By DAVID GREEN
Morenci city council will soon be searching for a new city treasurer due to the resignation of Stephanie Mossing.
Mossing submitted a letter of resignation at the Oct. 25 council meeting, announcing that she would leave the position at the end of the year. This would allow time to train a new employee before she begins working as finance director for the Village of Delta, Ohio.
Acceptance of her resignation was tabled until council could discuss the details of her departure. That discussion occurred at a special meeting Oct. 26 night and Mossing was given two options to consider: Stay with her Morenci job and work five hours hours overtime each week to potentially add $6,466 to her existing annual wage of $34,486; or leave the job and reimburse the city $12,842 for tuition the city paid while she earned a bachelor’s degree.
Mossing announced Friday she would take the second option and pay the city $100 a month over the next 10 years.
At the Oct. 25 meeting, Morenci mayor Keith Pennington thanked Mossing for her years of service with the city and expressed his appreciation for the early notice of departure.
However, he said, there is the issue of repayment of college tuition that council isn’t clear about. The city paid more than $26,000 for continuing education following an agreement made by city council in 2005: If Mossing didn’t remain with the city at least five years after the final class was completed, she would repay tuition costs in full.

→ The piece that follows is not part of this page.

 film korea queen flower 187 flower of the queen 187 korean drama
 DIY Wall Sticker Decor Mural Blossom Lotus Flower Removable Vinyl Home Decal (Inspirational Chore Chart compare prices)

“I knew I would have to repay some of the schooling,” Mossing said, “but I thought it was a pro-ration over the five years. Financially, I can’t come up with a lump sum like that, whether it’s pro-rated or not.”
Pennington said he was hesitant to accept the resignation without knowing details of the repayment.
Council met in a special session the following night for two and a half hours and eventually approved the two options. The option involving overtime was accepted unanimously after city administrator Renée Schroeder spoke about the challenge city hall staff faces in efficiently handling its workload. Budget cuts in May 2007 reduced the staff from four full-time employees to three.
Mossing presented a plan for repayment that she considered affordable, which led to the second motion, offered by Joe Varga—reducing the $26,000 debt to $12,842 and repaying the city, without interest, at $100 a month. This passed by a 4-3 vote, with Mayor Pennington and councilors Jason Cook and Tracy Schell opposing the offer. Varga was joined by Greg Braun, Art Erbskorn and Leasa Slocum to pass the motion.
The city’s employee handbook includes a provision stating that “employees shall be reimbursed 100 percent of their cost in attending study courses or training sessions designed to assist the employee in developing skills required in the pursuit of their employment with the City of Morenci. Said courses or training sessions must first be approved by City Council.”
When council approved Mossing’s course of study, the five-year stipulation was added to the motion.
Mossing was hired by the city in June 2002 and assumed the role as city treasurer in 2007.
Council is expected to formally accept the resignation at the Nov. 8 meeting.
HENKEL—Pennington said the city was notified by the Henkel company that it would like to sell the remaining property it owns in the city, on the former site of the Parker Rust Proof Company.
Henkel gave its property east of Mill Street to the city in 2004. Now it’s ready to part with the 3.5 acres on the west side of Mill Street that border Bean Creek. The company is asking $2,500 for the land.
Council voted to send the proposal to the city attorney for review.
When council members decide whether or not to accept the offer, Pennington said, they will have to weigh the loss of tax revenue vs. the availability of the property for development. With Henkel based in Germany, he expects that purchasing the property in the future could face a delay that could hinder quick action, if needed.
Environmental clean-up of the property was completed by Henkel, but development is limited to commercial and industrial uses.
BID—Council voted unanimously to accept the only bid received for an environmental assessment of the two properties on Orchard Street that will be demolished for the parking lot project.
Fibertec of Holt, Mich., will complete the assessment for $1,630.
LIABILITY—Liability insurance will again be purchased from the BHS agency at a cost of $32,231 for each year of a two-year renewal.